When you consider how much news coverage we have from organizations that pride themselves on their professionalism, a person from Neptune would find it remarkable that so many American liberals are so indifferent to the fact that we are complicit in a crime against humanity. This isn’t a secret. It isn’t something hidden in the ultra classified files of the NSA waiting for some Snowden to leak or for some British spy to uncover. There is just enough coverage so that no one somewhat interested in politics could deny knowledge, and yet it continues because we all know it just doesn’t matter that much. We may eventually stop helping the Saudis murder children, but there won’t be an investigation and something like it will happen again. Maybe the press is the way it is because it reflects the values of its readers

We act this way because we are a superpower and we can squash people like bugs without serious consequence to ourselves if it happens to be convenient; and so this is what we do. The upper ten or twenty percent, the educated consumers of the liberal press, have up to this point benefited from the system in place. I don’t know how much of our GDP requires the murder of people overseas but obviously some powerful people benefit from US imperialism and this corrupts both our politicians and the mainstream press which does just enough reporting so they don’t look like total liars, but without ever digging too deeply into the rot that permeates the whole.

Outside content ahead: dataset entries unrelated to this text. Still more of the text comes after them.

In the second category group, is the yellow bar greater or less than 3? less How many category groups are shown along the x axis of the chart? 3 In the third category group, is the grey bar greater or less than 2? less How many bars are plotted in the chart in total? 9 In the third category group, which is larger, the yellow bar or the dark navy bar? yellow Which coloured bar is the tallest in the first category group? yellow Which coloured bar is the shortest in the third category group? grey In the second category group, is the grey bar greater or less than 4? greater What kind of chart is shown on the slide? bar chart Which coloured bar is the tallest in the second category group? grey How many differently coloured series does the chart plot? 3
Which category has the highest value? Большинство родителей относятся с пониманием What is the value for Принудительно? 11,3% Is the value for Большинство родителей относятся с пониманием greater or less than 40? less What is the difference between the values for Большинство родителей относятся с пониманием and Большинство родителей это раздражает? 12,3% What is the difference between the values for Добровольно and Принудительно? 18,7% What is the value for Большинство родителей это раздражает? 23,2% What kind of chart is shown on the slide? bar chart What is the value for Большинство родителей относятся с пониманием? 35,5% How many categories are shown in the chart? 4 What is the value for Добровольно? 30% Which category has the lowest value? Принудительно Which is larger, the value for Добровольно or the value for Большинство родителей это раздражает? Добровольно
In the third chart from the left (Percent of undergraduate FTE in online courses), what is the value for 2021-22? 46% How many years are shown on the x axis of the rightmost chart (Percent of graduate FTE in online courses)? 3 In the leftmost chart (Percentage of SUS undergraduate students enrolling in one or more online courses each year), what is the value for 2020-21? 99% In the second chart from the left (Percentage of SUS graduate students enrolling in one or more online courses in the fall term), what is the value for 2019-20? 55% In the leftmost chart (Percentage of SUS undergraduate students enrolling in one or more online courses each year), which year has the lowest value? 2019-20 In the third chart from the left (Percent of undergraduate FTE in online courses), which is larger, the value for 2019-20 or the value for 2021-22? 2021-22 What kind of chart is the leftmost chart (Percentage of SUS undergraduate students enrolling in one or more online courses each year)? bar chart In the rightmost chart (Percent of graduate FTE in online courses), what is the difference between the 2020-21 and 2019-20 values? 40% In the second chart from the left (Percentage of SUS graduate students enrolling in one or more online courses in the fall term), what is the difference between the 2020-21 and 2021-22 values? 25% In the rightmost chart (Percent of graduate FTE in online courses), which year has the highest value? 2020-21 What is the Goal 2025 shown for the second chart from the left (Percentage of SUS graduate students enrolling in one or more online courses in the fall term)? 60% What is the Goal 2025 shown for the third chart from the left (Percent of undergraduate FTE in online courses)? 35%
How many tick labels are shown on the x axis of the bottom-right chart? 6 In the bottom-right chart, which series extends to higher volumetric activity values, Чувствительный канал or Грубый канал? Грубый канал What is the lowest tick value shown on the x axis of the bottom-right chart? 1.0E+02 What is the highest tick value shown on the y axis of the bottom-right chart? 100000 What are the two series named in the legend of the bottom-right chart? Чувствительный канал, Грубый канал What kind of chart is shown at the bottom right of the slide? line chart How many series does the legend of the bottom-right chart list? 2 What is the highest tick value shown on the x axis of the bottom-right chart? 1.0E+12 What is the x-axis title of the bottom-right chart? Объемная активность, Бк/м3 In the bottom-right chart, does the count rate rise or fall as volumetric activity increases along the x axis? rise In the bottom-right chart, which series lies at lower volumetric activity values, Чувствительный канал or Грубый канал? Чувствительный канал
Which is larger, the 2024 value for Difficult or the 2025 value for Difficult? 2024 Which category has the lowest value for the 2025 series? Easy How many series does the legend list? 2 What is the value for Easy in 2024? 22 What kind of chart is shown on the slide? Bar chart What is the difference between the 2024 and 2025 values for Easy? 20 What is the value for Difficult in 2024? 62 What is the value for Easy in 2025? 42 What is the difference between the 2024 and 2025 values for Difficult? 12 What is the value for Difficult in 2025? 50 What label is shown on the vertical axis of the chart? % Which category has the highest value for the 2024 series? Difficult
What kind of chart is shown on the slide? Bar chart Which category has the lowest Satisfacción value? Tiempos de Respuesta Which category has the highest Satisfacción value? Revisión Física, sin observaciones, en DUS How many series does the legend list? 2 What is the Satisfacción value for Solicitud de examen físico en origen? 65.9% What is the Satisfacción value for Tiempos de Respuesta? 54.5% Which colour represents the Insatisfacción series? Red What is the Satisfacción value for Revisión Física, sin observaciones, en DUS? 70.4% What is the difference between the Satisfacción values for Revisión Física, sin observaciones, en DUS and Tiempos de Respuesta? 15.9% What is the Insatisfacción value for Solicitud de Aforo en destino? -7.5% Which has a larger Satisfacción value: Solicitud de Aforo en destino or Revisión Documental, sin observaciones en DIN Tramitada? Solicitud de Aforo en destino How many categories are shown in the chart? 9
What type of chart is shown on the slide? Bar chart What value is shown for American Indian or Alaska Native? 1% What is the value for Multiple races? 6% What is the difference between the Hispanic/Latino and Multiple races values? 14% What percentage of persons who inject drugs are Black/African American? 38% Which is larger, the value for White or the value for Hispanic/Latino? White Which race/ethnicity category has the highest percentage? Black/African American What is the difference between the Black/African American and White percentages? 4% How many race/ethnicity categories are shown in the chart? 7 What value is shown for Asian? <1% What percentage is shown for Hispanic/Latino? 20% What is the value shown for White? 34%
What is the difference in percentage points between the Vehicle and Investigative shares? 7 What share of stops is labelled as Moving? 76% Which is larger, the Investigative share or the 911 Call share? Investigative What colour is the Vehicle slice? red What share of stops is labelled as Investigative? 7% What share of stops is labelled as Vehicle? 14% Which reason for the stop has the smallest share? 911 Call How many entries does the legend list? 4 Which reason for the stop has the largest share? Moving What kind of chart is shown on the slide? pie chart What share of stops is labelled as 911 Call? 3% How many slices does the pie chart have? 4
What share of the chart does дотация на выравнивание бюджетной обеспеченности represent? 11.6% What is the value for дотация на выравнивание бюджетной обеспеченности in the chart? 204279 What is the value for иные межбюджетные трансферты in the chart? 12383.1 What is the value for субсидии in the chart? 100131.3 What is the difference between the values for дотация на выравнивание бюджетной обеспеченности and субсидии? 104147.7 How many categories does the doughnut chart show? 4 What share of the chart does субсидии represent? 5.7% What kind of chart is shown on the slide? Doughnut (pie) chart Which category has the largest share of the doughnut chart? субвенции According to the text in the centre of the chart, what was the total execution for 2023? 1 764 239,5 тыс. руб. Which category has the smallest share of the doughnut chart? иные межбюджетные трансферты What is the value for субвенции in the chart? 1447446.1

For the educated liberal it is convenient to believe that whatever is really wrong can be identified with the Republican Party, so if we just win elections for the Democrats everything will be fine. Russiagate is utterly irresistible. Some bad foreigner helped the worst imaginable Republican. Liberals get to be liberal and wave the flag.

Stories like what we or our allies do to Gaza or Yemen or other places contradict the narrative and make us uncomfortable, as it involves us all, so we ignore them the way people ignore the sexual abusers if acting against them would threaten their jobs. We should stop doing this. But it is hard to see what will make us stop doing this.